Task to carry out :: How many of the lines below contain the string "column", matching case? Give only the number.

>> Begin

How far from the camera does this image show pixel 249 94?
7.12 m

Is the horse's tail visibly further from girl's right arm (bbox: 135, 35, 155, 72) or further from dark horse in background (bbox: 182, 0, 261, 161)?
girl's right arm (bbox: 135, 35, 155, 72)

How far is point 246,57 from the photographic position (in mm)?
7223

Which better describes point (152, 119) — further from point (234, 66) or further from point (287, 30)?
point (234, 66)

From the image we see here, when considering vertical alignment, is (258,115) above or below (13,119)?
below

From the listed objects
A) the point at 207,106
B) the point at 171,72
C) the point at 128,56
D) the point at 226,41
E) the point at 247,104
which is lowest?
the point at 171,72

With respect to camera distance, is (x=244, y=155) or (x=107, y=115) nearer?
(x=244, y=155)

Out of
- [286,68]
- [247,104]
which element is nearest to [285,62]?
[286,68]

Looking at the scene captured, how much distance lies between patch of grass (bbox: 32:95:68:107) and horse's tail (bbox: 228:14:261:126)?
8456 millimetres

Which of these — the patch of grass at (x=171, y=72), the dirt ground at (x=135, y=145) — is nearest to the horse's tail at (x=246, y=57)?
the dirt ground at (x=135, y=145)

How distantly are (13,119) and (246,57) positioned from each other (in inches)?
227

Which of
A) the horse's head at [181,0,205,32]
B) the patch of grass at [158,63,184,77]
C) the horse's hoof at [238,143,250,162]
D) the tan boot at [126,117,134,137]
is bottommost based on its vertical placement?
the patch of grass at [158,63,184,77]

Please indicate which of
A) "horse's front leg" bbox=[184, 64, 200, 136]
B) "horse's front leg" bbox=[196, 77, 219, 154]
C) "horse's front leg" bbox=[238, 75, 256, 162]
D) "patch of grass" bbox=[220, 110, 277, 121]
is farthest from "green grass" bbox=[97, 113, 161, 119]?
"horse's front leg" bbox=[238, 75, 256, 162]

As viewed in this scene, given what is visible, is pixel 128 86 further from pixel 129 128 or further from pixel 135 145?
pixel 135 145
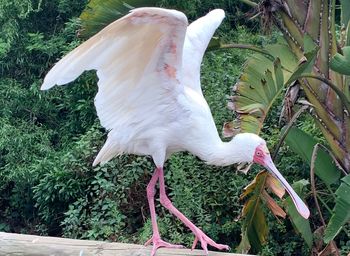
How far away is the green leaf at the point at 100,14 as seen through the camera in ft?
17.6

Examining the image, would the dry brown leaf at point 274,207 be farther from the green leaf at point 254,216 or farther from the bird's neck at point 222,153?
Answer: the bird's neck at point 222,153

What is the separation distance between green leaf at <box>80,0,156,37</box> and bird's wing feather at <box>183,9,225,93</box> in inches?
28.4

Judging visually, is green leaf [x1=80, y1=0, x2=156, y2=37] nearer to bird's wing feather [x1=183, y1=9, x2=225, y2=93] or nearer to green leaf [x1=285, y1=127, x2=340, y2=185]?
bird's wing feather [x1=183, y1=9, x2=225, y2=93]

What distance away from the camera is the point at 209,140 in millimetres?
4199

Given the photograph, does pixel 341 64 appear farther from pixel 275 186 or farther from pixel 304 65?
pixel 275 186

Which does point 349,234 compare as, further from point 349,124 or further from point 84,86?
point 84,86

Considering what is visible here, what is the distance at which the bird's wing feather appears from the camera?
14.8 ft

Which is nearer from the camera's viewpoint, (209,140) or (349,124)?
(209,140)

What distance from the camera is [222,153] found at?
416cm

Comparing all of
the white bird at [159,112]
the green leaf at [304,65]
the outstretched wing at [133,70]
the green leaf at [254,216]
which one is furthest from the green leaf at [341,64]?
the outstretched wing at [133,70]

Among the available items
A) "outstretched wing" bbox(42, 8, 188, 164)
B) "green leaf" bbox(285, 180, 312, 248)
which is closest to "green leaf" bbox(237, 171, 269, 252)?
"green leaf" bbox(285, 180, 312, 248)

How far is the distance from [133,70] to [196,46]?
631 millimetres

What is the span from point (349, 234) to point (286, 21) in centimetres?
169

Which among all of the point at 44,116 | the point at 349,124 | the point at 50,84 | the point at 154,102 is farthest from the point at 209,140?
the point at 44,116
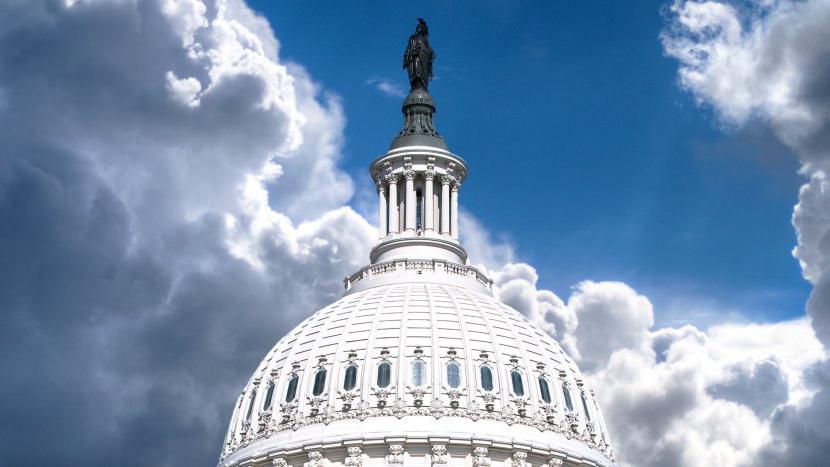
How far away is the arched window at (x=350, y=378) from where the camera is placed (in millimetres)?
93312

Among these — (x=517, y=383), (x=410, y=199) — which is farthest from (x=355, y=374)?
(x=410, y=199)

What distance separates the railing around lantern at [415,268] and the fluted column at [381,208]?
5937 millimetres

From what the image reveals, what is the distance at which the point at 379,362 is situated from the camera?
308 feet

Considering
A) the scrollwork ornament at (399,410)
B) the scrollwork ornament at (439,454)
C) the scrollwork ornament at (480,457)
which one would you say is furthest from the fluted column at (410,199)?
the scrollwork ornament at (480,457)

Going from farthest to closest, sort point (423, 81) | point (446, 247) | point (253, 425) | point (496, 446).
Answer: point (423, 81), point (446, 247), point (253, 425), point (496, 446)

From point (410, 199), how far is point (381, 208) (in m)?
2.68

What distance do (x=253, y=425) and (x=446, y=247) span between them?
2122 centimetres

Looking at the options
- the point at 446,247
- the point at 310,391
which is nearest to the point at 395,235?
the point at 446,247

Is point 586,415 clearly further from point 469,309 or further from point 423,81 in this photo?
point 423,81

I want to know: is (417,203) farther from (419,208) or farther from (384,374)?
(384,374)

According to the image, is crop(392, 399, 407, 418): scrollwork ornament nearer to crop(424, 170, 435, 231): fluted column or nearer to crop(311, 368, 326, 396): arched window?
crop(311, 368, 326, 396): arched window

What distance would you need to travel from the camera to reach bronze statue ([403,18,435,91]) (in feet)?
398

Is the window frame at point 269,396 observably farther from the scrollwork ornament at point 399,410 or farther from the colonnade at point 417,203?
the colonnade at point 417,203

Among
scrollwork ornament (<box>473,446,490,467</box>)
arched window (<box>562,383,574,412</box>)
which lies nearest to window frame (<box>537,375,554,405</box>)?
arched window (<box>562,383,574,412</box>)
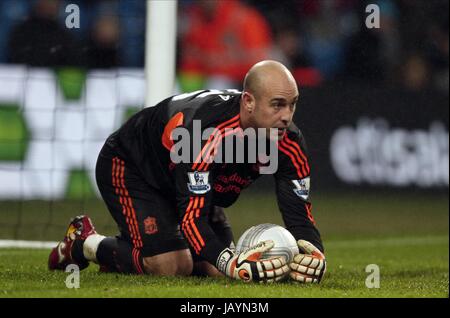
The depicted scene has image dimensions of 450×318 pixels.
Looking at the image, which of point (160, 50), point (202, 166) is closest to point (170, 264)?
point (202, 166)

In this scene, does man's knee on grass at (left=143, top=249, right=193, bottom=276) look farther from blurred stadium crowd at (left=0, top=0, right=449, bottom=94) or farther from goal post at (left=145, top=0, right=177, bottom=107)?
blurred stadium crowd at (left=0, top=0, right=449, bottom=94)

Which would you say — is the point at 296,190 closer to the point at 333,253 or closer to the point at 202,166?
the point at 202,166

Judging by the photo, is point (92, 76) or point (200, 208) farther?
point (92, 76)

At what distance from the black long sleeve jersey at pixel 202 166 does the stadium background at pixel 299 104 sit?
2.37m

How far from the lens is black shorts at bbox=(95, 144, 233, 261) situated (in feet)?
19.1

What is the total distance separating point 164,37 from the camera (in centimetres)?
714

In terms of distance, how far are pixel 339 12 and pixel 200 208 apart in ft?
27.2

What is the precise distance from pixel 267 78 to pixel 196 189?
2.23ft

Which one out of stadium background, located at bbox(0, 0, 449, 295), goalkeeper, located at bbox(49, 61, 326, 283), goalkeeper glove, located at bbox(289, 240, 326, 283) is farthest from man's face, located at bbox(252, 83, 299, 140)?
stadium background, located at bbox(0, 0, 449, 295)

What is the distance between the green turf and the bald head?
101 centimetres

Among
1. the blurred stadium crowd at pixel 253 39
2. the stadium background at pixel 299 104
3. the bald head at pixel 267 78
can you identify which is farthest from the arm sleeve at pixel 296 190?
the blurred stadium crowd at pixel 253 39

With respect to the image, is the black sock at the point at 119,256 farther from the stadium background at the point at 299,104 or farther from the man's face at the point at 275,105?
the stadium background at the point at 299,104

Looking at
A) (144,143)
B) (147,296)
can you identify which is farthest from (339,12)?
(147,296)
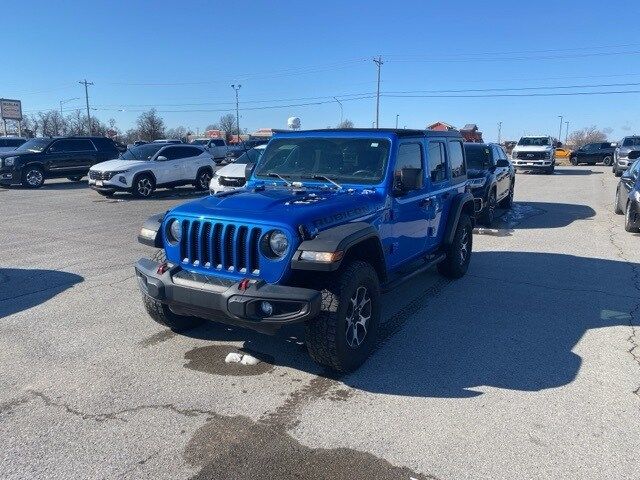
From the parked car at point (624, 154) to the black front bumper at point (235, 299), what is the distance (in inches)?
934

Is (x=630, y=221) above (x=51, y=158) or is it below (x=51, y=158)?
below

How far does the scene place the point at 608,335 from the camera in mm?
4969

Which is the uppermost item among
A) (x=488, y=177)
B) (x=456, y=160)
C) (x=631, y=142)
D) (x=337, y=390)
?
(x=631, y=142)

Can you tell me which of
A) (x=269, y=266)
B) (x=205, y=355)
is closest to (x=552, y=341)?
(x=269, y=266)

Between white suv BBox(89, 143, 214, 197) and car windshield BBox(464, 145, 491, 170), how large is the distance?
928 centimetres

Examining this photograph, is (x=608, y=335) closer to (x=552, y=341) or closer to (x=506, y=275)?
(x=552, y=341)

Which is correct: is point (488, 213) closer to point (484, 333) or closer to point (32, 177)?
point (484, 333)

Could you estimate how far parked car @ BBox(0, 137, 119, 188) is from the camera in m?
18.4

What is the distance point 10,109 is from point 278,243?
5382 centimetres

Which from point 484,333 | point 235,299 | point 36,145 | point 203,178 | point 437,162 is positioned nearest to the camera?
point 235,299

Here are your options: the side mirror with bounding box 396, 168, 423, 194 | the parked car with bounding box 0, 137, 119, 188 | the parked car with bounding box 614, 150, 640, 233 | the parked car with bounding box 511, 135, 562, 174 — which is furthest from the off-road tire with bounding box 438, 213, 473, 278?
the parked car with bounding box 511, 135, 562, 174

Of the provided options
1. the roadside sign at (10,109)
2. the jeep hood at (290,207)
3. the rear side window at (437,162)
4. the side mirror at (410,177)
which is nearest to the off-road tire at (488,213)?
the rear side window at (437,162)

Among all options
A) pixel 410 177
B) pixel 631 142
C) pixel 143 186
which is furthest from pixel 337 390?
pixel 631 142

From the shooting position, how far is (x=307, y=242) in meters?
3.71
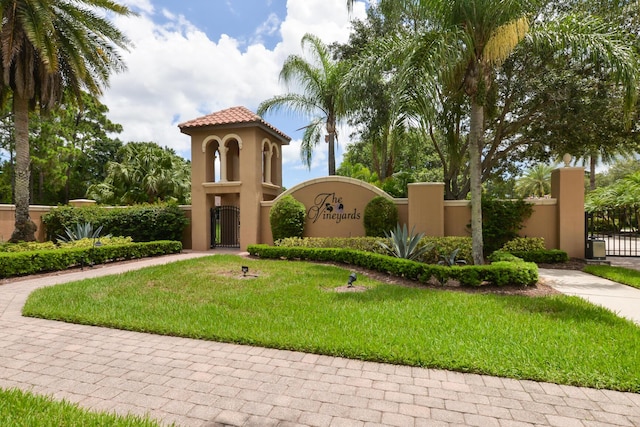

>> End

Output below :: 3